Exercise brief:
Set the pictures aside and return each record below precisely as written.

= = =

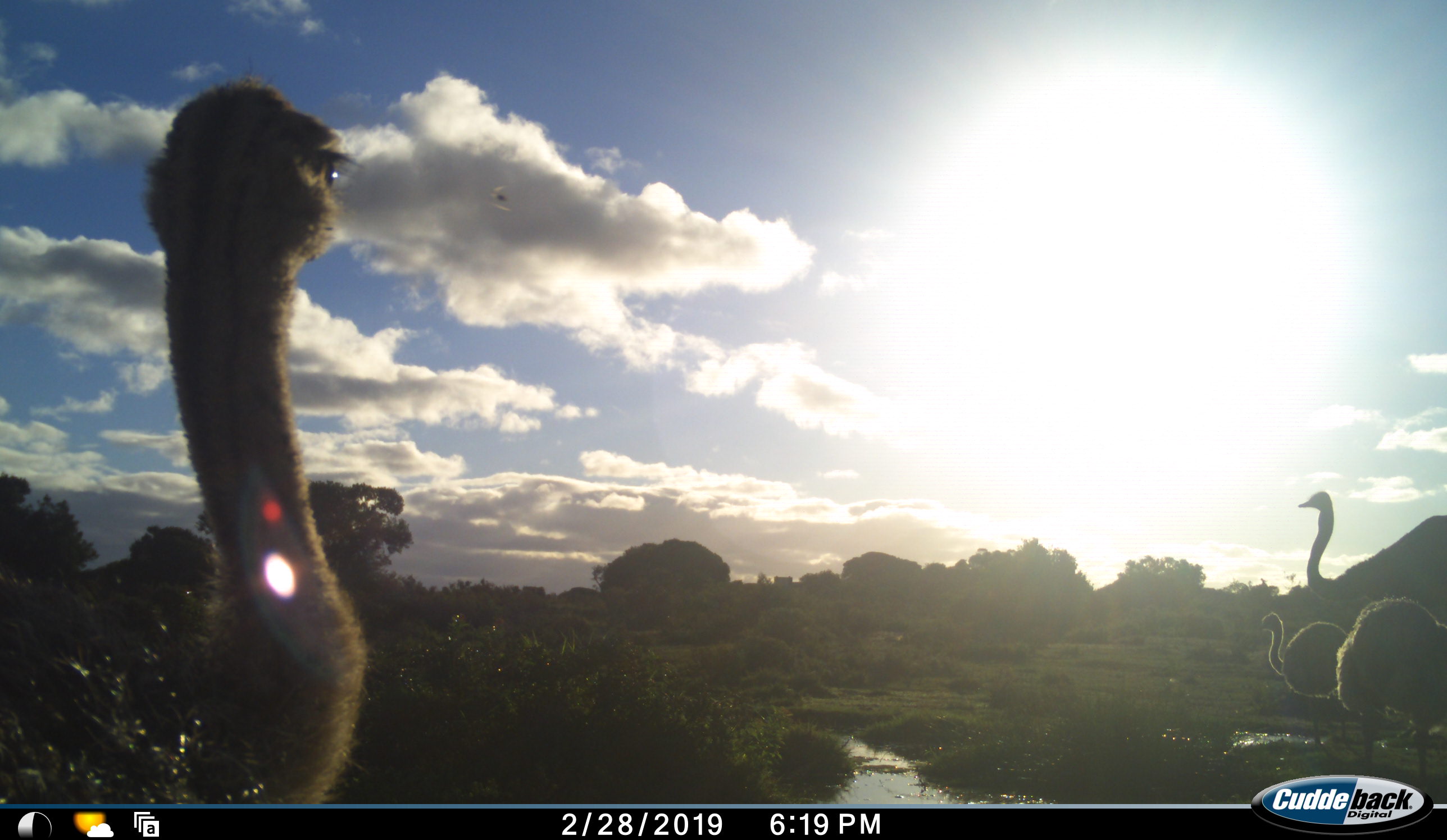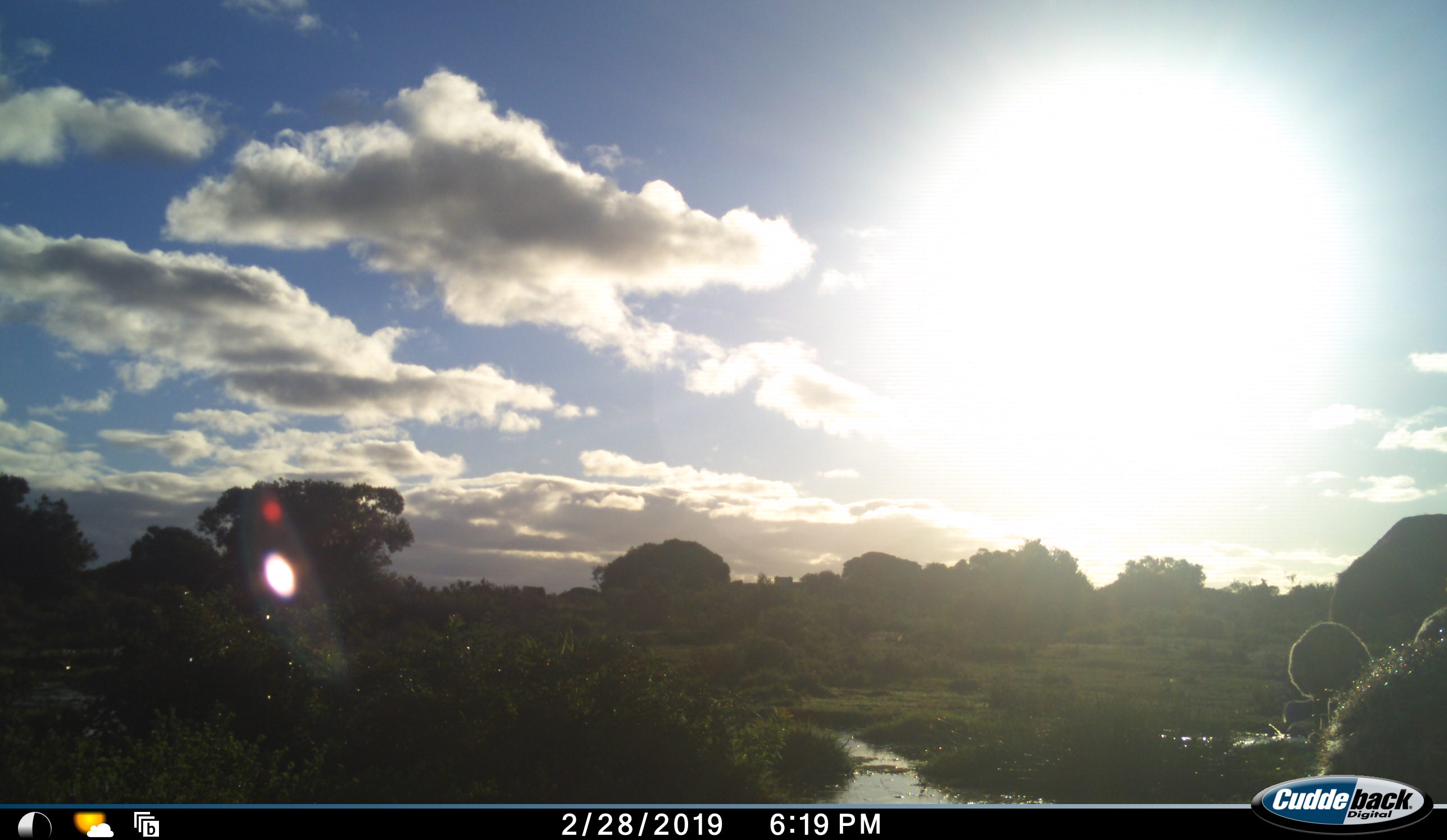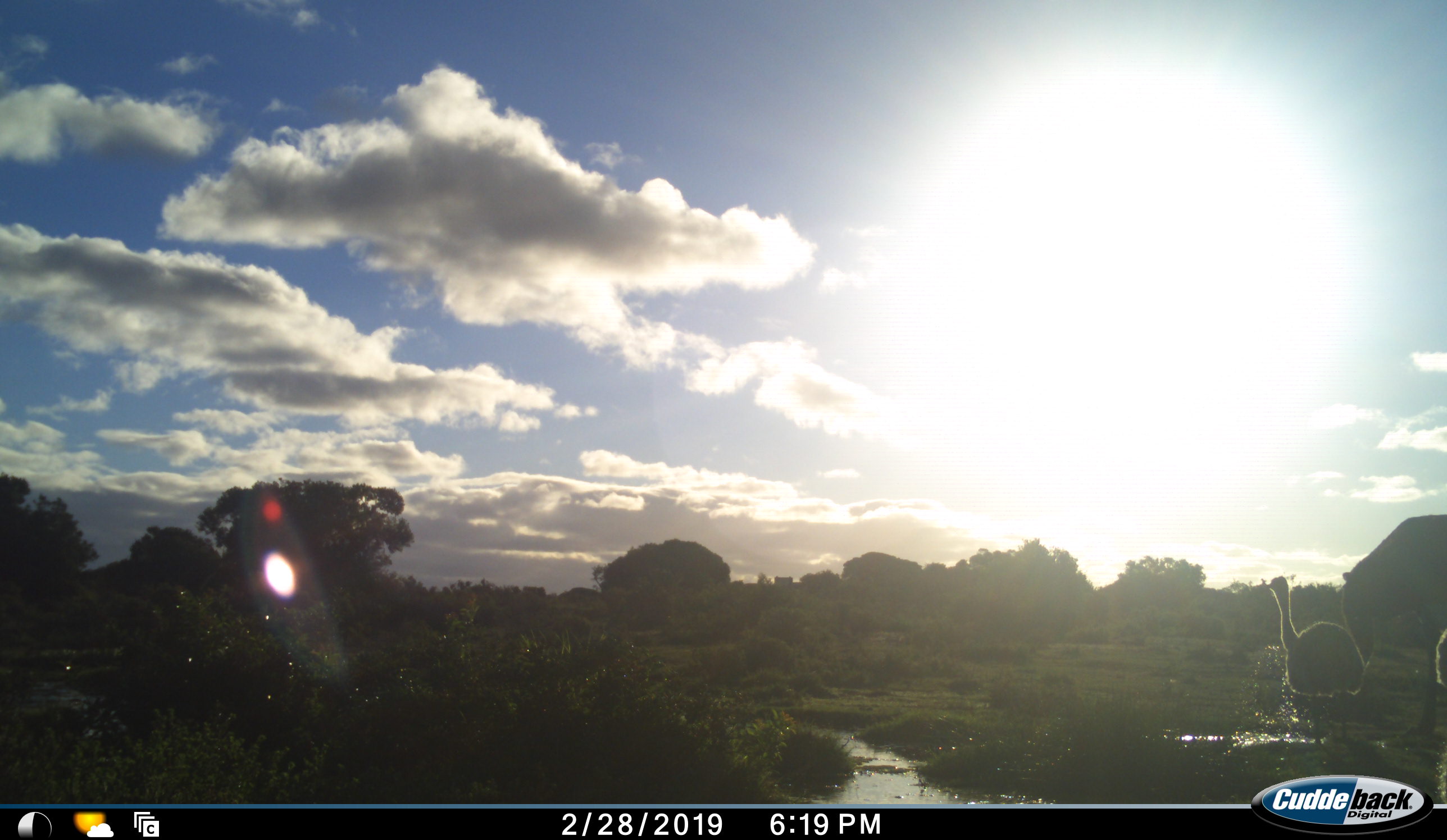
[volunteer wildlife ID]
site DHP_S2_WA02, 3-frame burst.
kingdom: Animalia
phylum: Chordata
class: Aves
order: Struthioniformes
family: Struthionidae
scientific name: Struthionidae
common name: ostrich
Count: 4.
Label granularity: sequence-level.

= = =

Reply:
[volunteer wildlife ID]
site DHP_S2_WA02, 3-frame burst.
kingdom: Animalia
phylum: Chordata
class: Aves
order: Struthioniformes
family: Struthionidae
scientific name: Struthionidae
common name: ostrich
Count: 4.
Label granularity: sequence-level.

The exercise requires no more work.